[THE DATA]
__________________________________________________

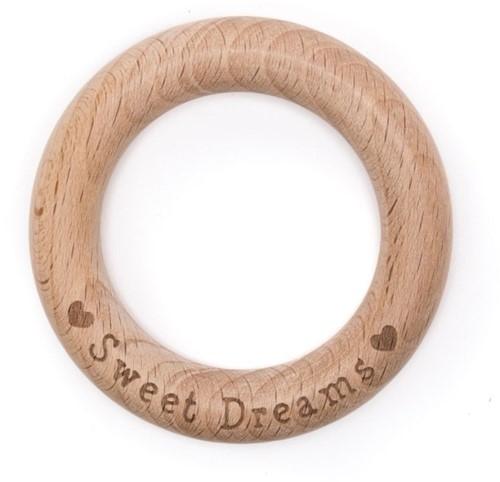 Durable Beißring Holz Sweet Dreams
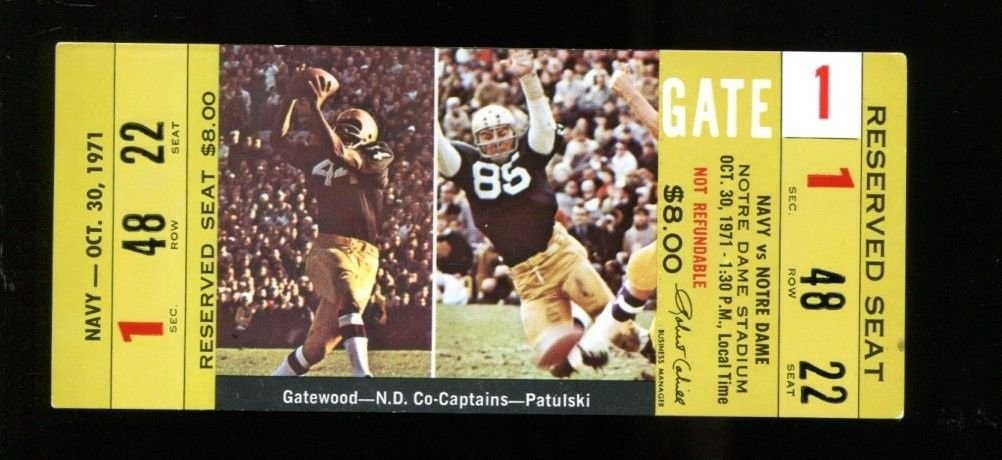 05a93716a73 1971 Navy v Notre Dame Football Ticket Full 10/30/71 33137 at Amazon's  Sports Collectibles Store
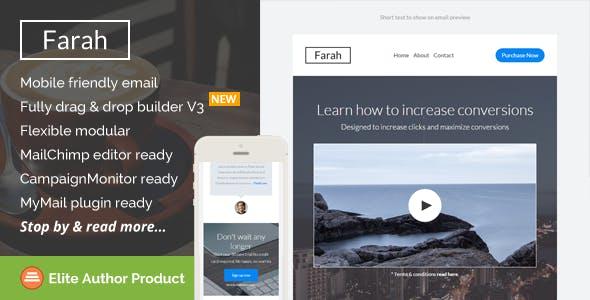 Farah, Responsive Email Template + Builder Access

__________________________________________________

[WORK ORDER] Retyping is limited to the line with "05a93716a73 1971 Navy" and the lines after it in the material above; give them exactly and leave out the pictures.

[SOLVED EXERCISE]
 05a93716a73 1971 Navy v Notre Dame Football Ticket Full 10/30/71 33137 at Amazon's  Sports Collectibles Store
 Farah, Responsive Email Template + Builder Access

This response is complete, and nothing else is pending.